Lawrence Berkeley National Laboratory

Zero-noise extrapolation (ZNE) is a widely used technique for gate-error mitigation on near-term quantum computers because it can be implemented in software and does not require knowledge of the quantum computer noise parameters. Traditional ZNE requires a significant resource overhead in terms of quantum operations. A recent proposal using a targeted (or random) instead of fixed identity insertion method (RIIM versus FIIM) requires significantly fewer quantum gates for the same formal precision.

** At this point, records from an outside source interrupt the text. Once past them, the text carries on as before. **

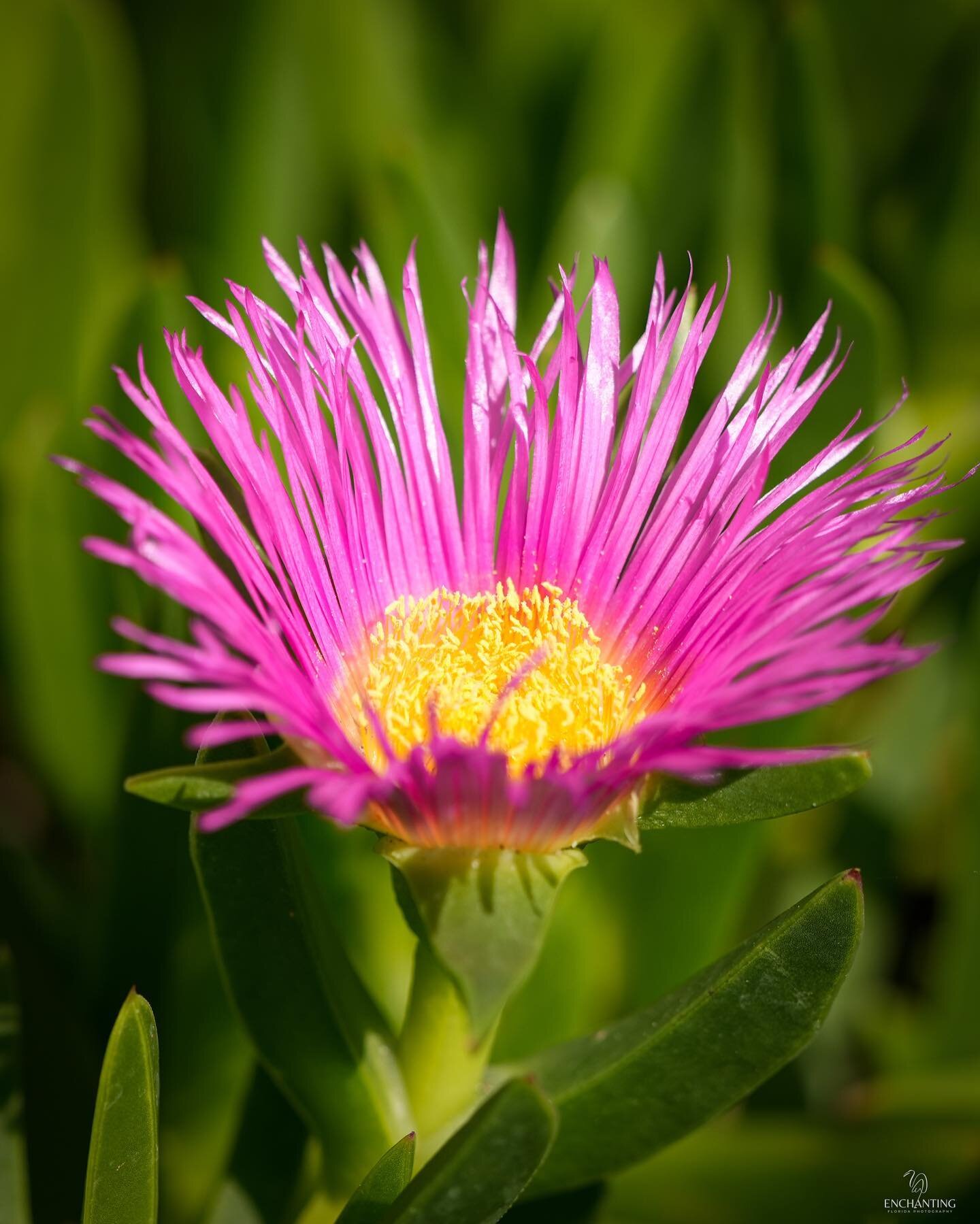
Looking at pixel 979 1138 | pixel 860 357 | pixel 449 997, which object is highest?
pixel 860 357

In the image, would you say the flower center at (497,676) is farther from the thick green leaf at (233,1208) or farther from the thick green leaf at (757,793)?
the thick green leaf at (233,1208)

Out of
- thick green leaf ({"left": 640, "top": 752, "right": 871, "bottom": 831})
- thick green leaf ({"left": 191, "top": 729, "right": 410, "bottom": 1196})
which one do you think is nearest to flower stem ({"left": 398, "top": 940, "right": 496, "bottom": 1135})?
thick green leaf ({"left": 191, "top": 729, "right": 410, "bottom": 1196})

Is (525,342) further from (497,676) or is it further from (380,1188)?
(380,1188)

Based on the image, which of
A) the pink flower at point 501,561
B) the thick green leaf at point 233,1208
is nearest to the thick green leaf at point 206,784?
the pink flower at point 501,561

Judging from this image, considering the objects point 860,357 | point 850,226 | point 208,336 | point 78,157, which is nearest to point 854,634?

We start by showing that RIIM can allow for ZNE to be deployed on deeper circuits than FIIM but requires many more measurements to achieve the same level of statistical uncertainty. We develop two extensions to FIIM and RIIM. The list identity insertion method allows us to mitigate the error from certain controlled-not (cnot) gates, typically those with the largest error. The set identity insertion method naturally interpolates between the measurement-efficient FIIM and the gate-efficient RIIM, allowing us to trade off fewer cnot gates for more measurements. Finally, we investigate a way to boost the number of measurements, namely, to run ZNE in parallel, utilizing as many quantum devices as are available. We explore the performance of RIIM in a parallel setting where there is a nontrivial spread in noise across sets of qubits within or across quantum computers.